The Advantages and Difficulties of Primary Cells - benniebio
https://www.creative-bioarray.com/products/primary-cells-14.htm
======
benniebio
The Culture of Primary Cells In spite of the multiple advantages primay cells
involved, it is still a difficult process to obtain a pure primary cell
population. Comparing to cell lines, primary cells are very sensitive and
require additional nutrients that are not included in the classical medium. In
order to optimize the survival and growth of primary cells, they performed
best in a specific medium tailored to each cell type. Such as, endothelial
cells have very different nutritional needs than epithelial cells or neurons
and therefore require a seperate culture medium.

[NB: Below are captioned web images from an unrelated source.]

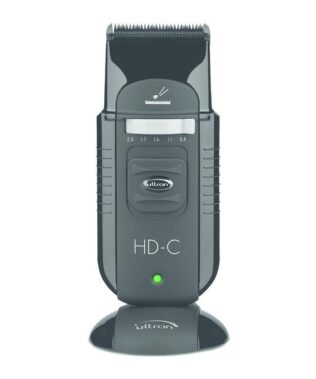 Masina tuns / contur clipper profesional HD-C cod.7920001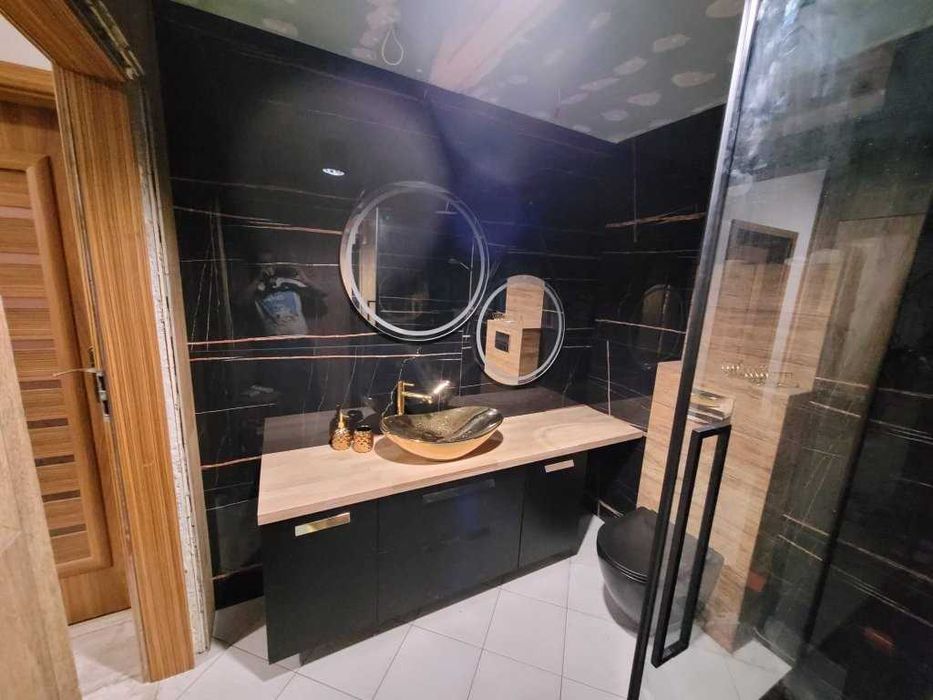 Fachowe remonty mieszkań / wysoka jakość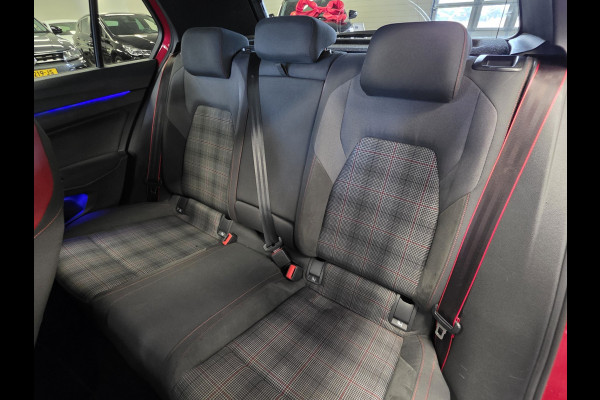 Volkswagen Golf 2.0 TSI GTI – 245 PK – Automaat – Pano – Camera – CarPlay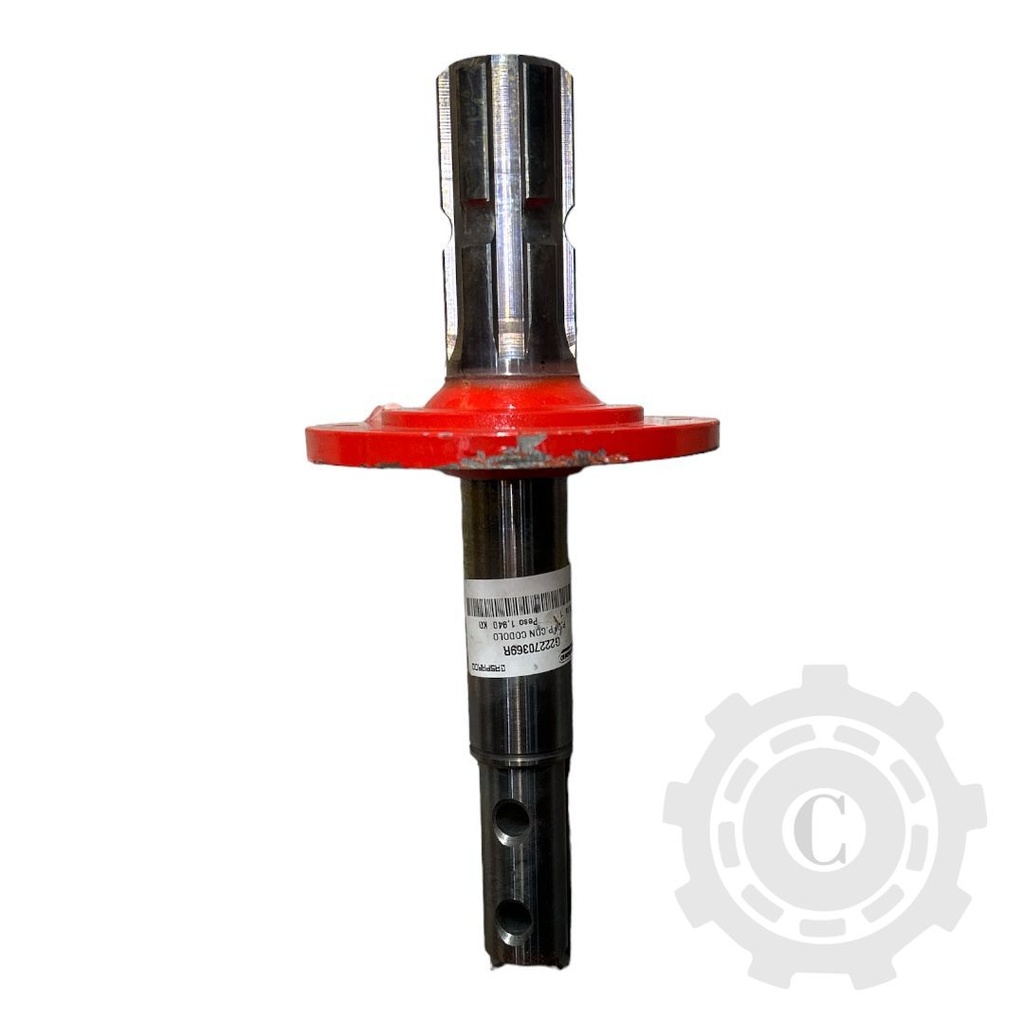 G22270369R AX FULIE MARE EXHAUSTOR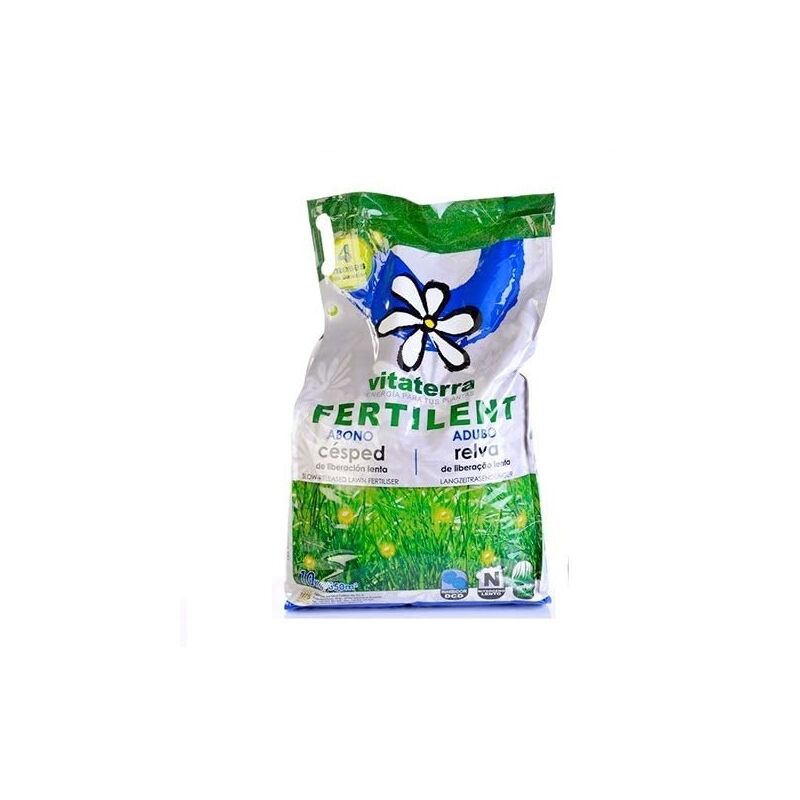Vitterra Fertilisant 20-5-10 + mg, sac 10 kg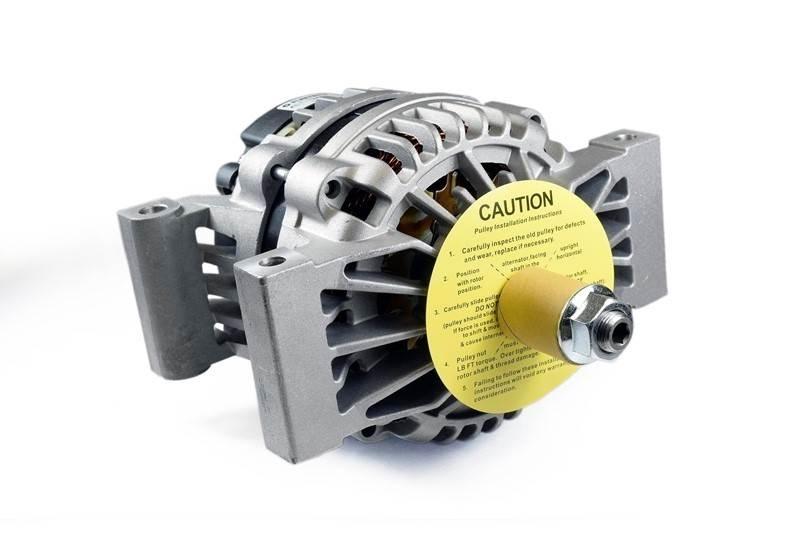  Fleetrite Электронные блоки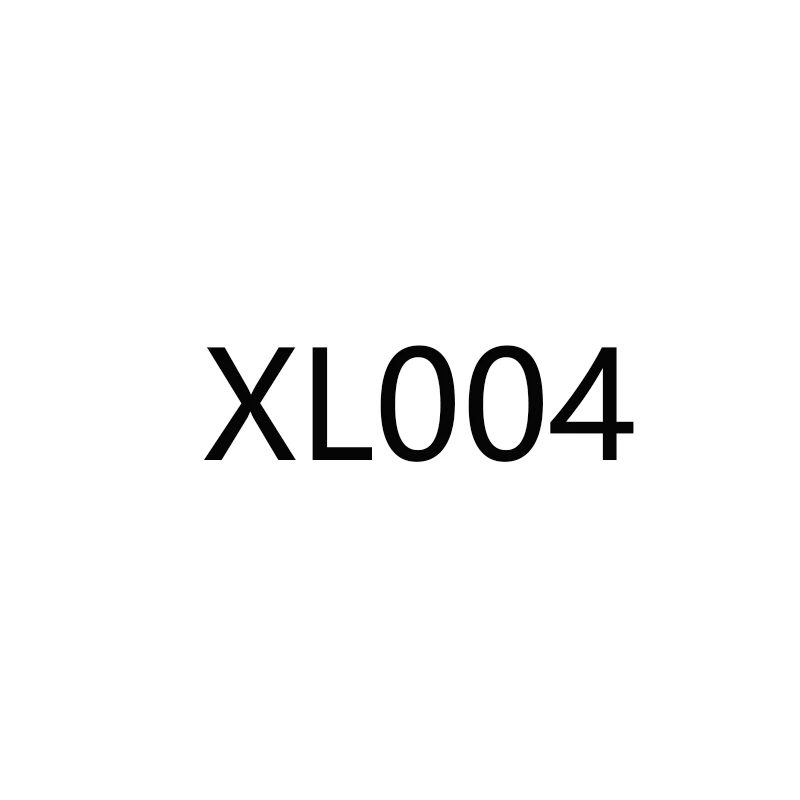 

XL004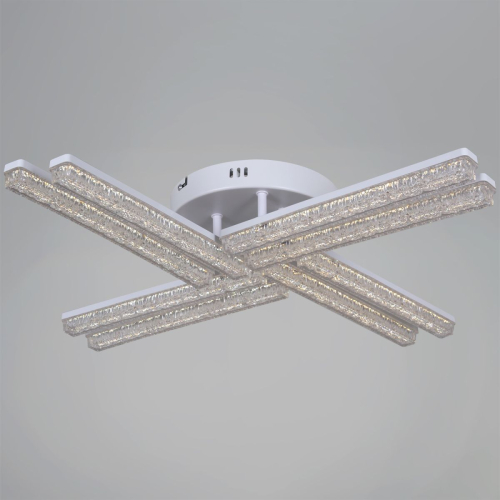 Потолочный светильник Reluce 58290-0.3-08 WH изображение в интернет-магазине Cramer Light фото 5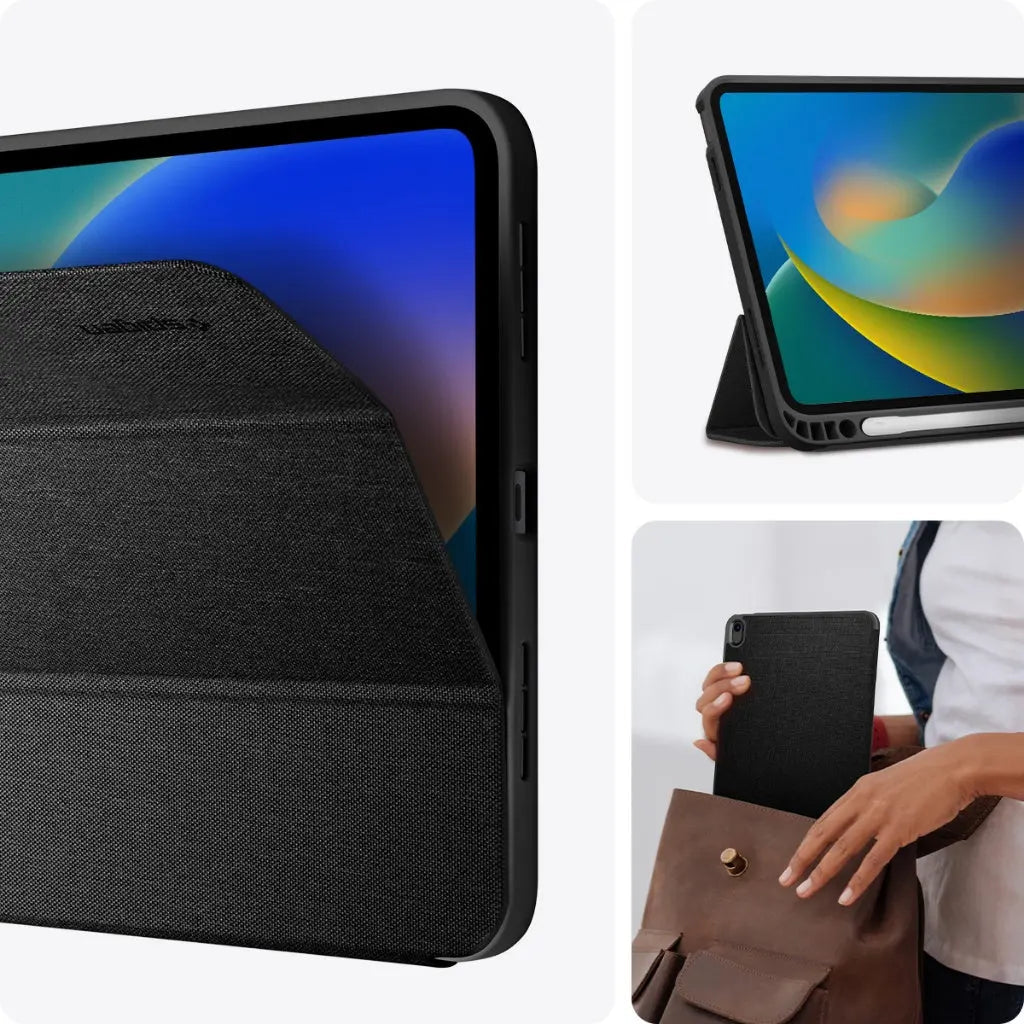 iPad 11" (2025) / iPad 10.9" (2022) Case Urban Fit - Spigen Malaysia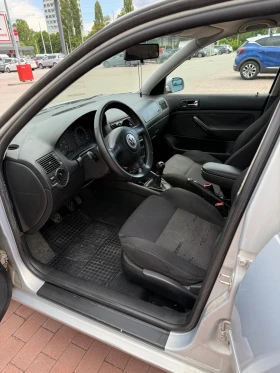 Обява за продажба на VW Golf 1.6 SR ~2 599 лв. - изображение 7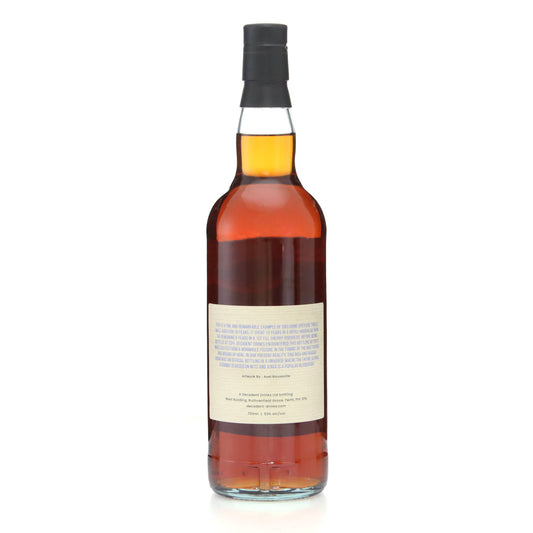 Dailuaine 19 Jahre - Decadent Drams 2026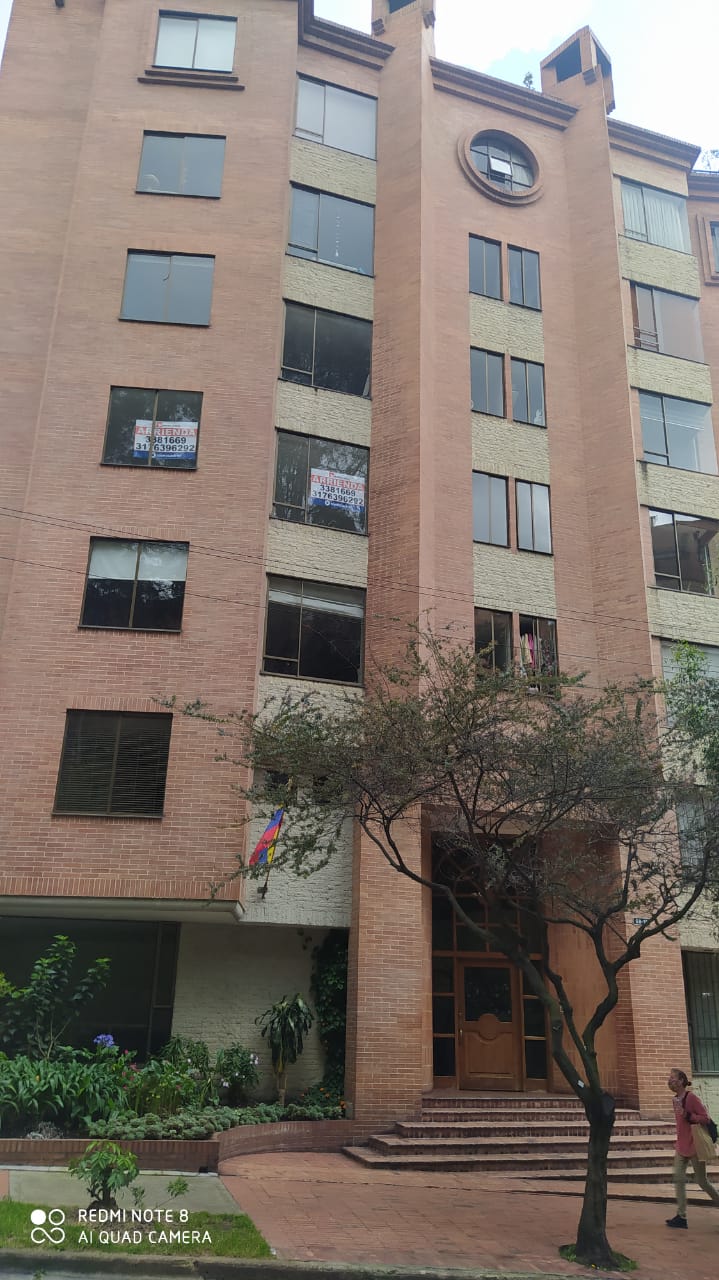 ARRIENDO APTO EMAUS – ROSALES ARRIENDO APTO EMAUS – ROSALES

Traditional cell culture media rely on serum to provide growth factors,
hormones, lipids and other undefined components to support cell growth.
However, for primary cells, high serum levels can result in differentiation or
promote the growth of contaminating cells such as fibroblasts. In addition,
the use of serum will also lead to the increase of cost and variations in
different variations. These problems can be avoided through the application of
a special formulation medium with little or no serum, while achieving greater
customization to promote the growth of a single primary cell type. Other
practices, such as inoculation of primary cells on more physiologically
relevant substrates rather than synthetic polymers, can significantly improve
cell attachment, growth and purity.

------
benniebio
The Analysis of Gene Expression Gene expression analysis is critical for
understanding the transcriptome profiles of primary cells and how they
directly affect the function of cells. Traditional reporter gene assays and
cDNA microarrays typically require transfection of foreign materials or large
amounts of high quality RNA. However, it is well known that primary cells are
difficult to transfect and the efficiency between cell types differs a lot. In
addition, primary cells have a limited life span and limited amplification
capabilities, making it difficult to obtain high yields of RNA.

All of which problems can be overcome using quantitative PCR (qPCR) arrays
that have been validated and optimized using primary cell cDNA. qPCR arrays
enable researchers to directly measure protein expression patterns in primary
cells, stem cells, tissues and cell lines. Because of the high sensitivity and
specificity of these assays, it is even possible to analyze genes with very
low abundance.

------
benniebio
Cell culture studies provide a valuable complement to in vivo experiments
which allow for more controlled manipulation of cellular functions and
processes. For decades, cell lines have played a vital role in the development
of scientific advancement, researchers have become more cautious while
interpreting data generated by cell lines, and factors such as
misidentification and contaminated cell lines have spurred new interest in
primary cells.

Another disadvantage of cell lines is that they are usually genetically and
phenotypically different from the tissue from which they are derived. In
contrast, primary cells maintain many important markers and functions that are
visible in the body. For example, the 3,4-endothelial cell line is lack of
various functional markers, while primary endothelial cells retain these key
features.

------
benniebio
The future application Gene expression analysis of primary cells will enable
researchers to better understand biological pathways and disease processes
such as cell cycle regulation, stem cell biology, cancer development, and
neurological diseases. Primary cells are a primier tool which can be applied
to the future scientific breakthroughs and disease treatments.